As the doctors continued their explanation of the diagnosis, I sat staring out a long, narrow window in the exam room watching freezing drizzle roll down the glass. I knew they were talking about my son, but their calculated words and sentences made it seem otherwise. How could this be about my son? The boy I could hear laughing and playing. The same boy who just minutes ago whispered to me asking if we would still have time to stop at Arby’s for supper. But somehow, from that moment to now, I felt like I had stepped outside of my body and was watching this unfold as some kind of bystander.

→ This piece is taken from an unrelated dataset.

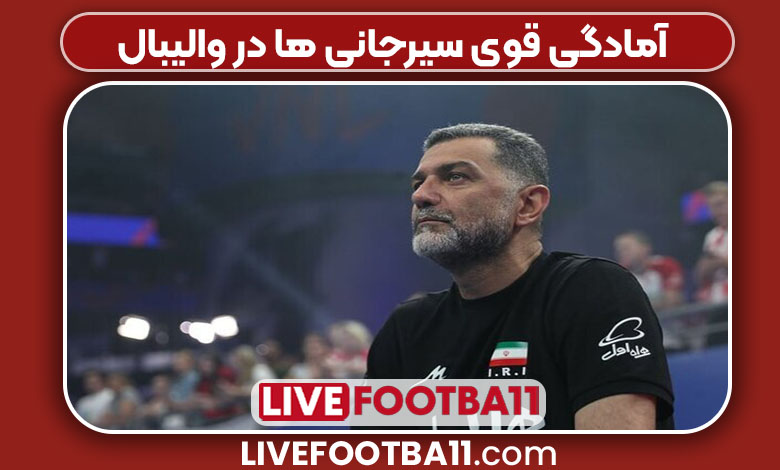 آمادگی قوی سیرجانی ها در والیبال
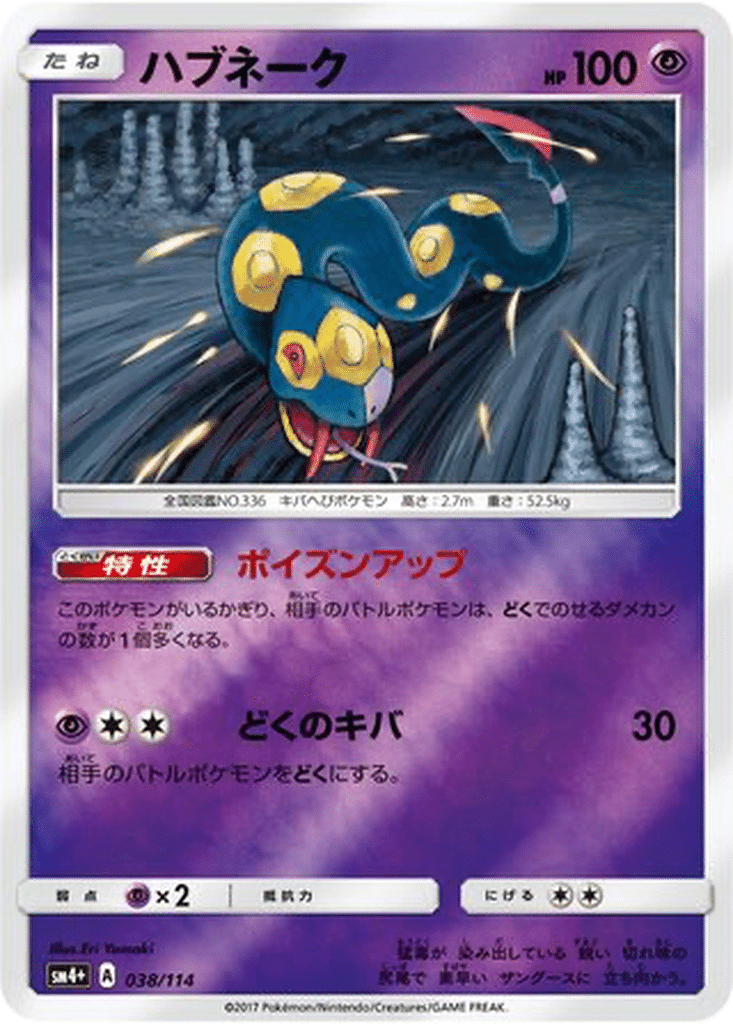 Seviper 038/114 - GX Battle Boost (sm4+)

She went on to say that this was a very rare and complicated syndrome. They didn’t have much information about SIOD but at this time there were approximately 25 reported cases in the world. Often characterized by hyperpig-mented macules (resembles freckles), SIOD typically affects multiple areas of the body, which include but not limited to, slow to no growth, kidney disease, vascular disease, and joint dysfunction. As with the kidney disease, SIOD was progressive. So not only would Michael eventually require a kidney transplant, he would also need a wheelchair for mobility because the joints in his body would progressively degenerate leaving him unable to walk. Making sure I had complete eye contact with her now she paused before she shared the fact that life expectancy for children with SIOD was somewhere between age ten and thirteen. Michael was seven. It was at that moment that the freezing drizzle from the window seemed to penetrate my heart and I knew I wasn’t a bystander any more. It was a defining moment for what I now call Be the Change.